Word for word, please copy the listing below, with its pictures left out.

>>>>

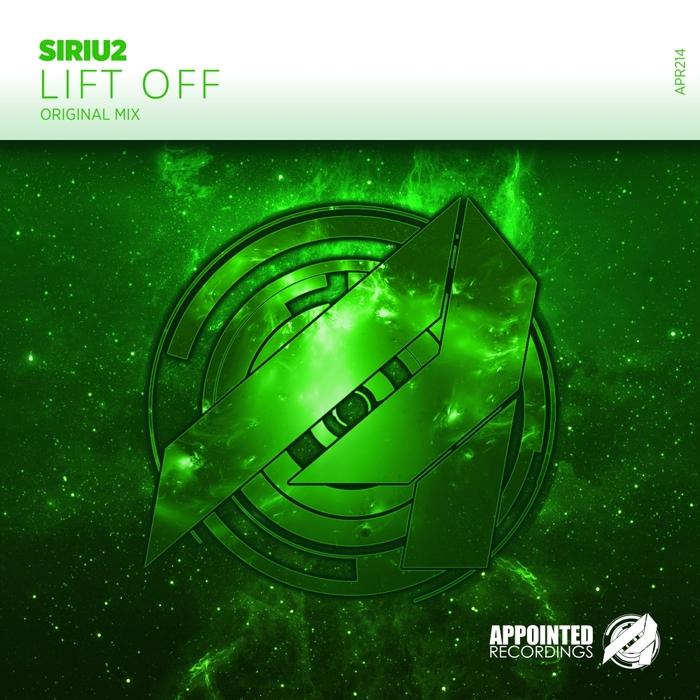 SIRIU2 - Lift Off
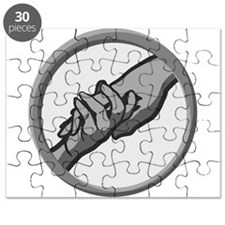 Abnegation Puzzle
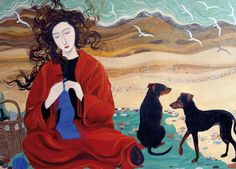 'Girl In A Red Blanket' By Painter Dee Nickerson. Blank Art Cards By Green Pebble. www.greenpebble.co.uk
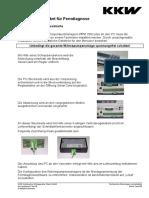 InternPM FD8304 Hardware LDS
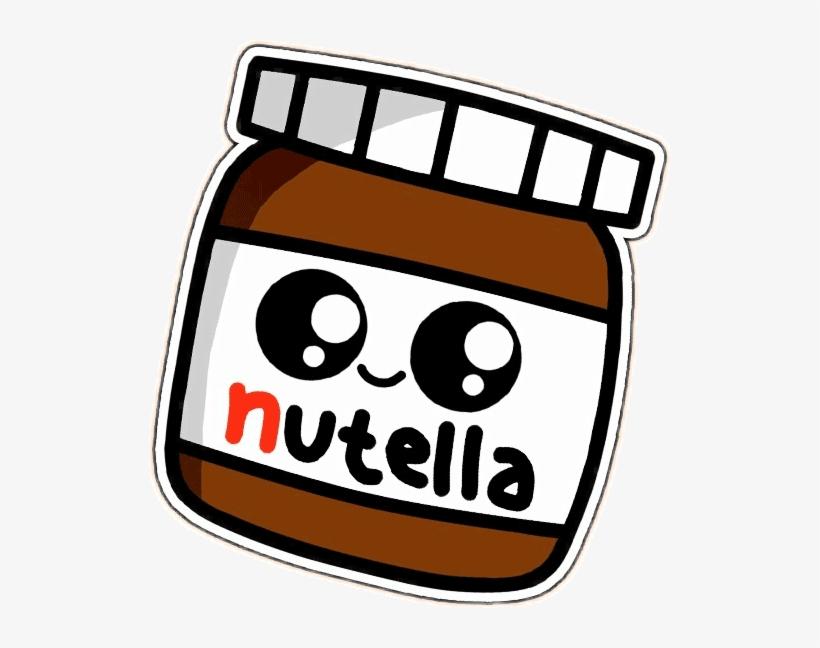 Dibujos Kawaii Png Nutella Kawaii Free Transparent Png Download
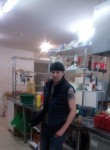 Nika, 32  , Shymkent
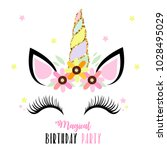 birthday party invitation with... | Shutterstock . vector #1028495029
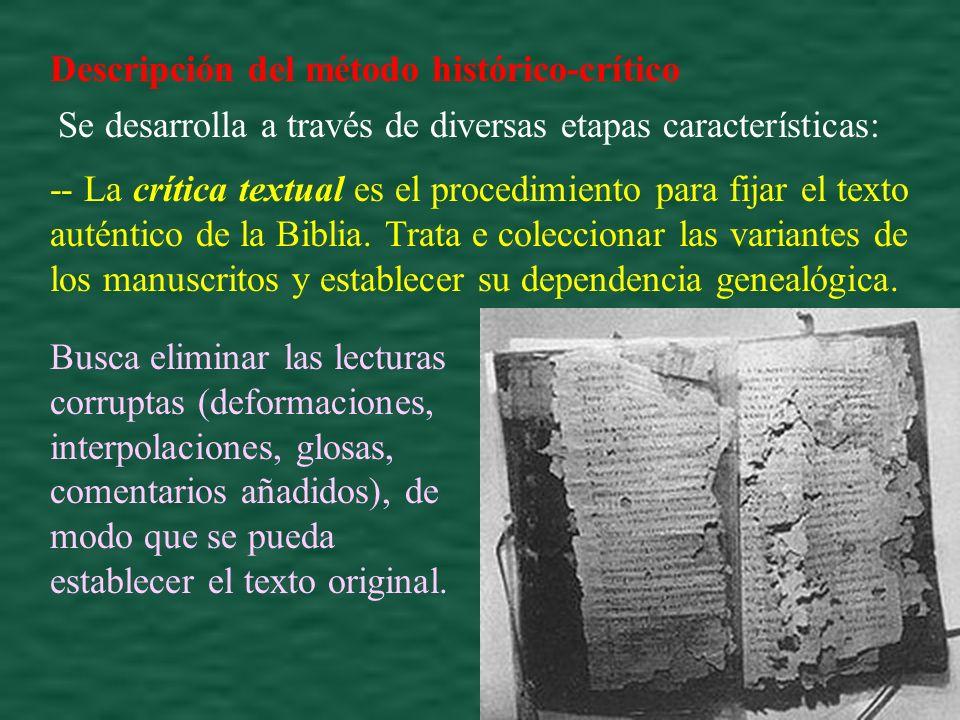 Descripción del método histórico-crítico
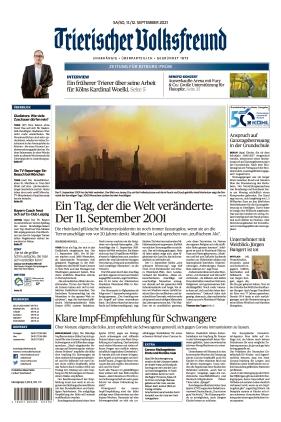 Trierischer Volksfreund - Zeitung für Bitburg-Prüm (11.09.2021)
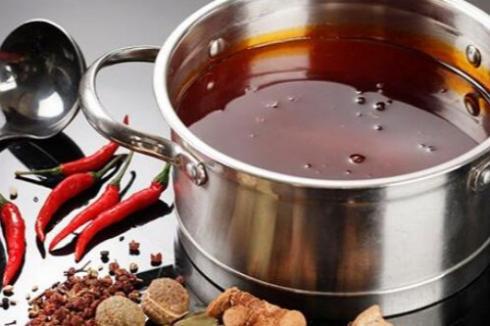 尚捞小火锅是怎么运营的 经验丰富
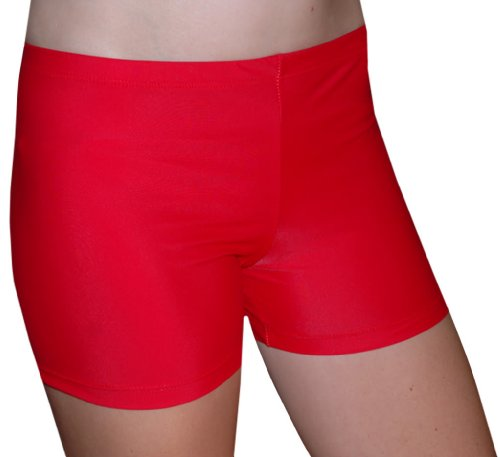 Tuga Juniors'/Women's Spandex Shorts, 3 Inch Inseam, Bright Solids ...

<<<<

### Answer for this exercise
 SIRIU2 - Lift Off
 Abnegation Puzzle
 'Girl In A Red Blanket' By Painter Dee Nickerson. Blank Art Cards By Green Pebble. www.greenpebble.co.uk
 InternPM FD8304 Hardware LDS
 Dibujos Kawaii Png Nutella Kawaii Free Transparent Png Download
 Nika, 32  , Shymkent
 birthday party invitation with... | Shutterstock . vector #1028495029
 Descripción del método histórico-crítico
 Trierischer Volksfreund - Zeitung für Bitburg-Prüm (11.09.2021)
 尚捞小火锅是怎么运营的 经验丰富
 Tuga Juniors'/Women's Spandex Shorts, 3 Inch Inseam, Bright Solids ...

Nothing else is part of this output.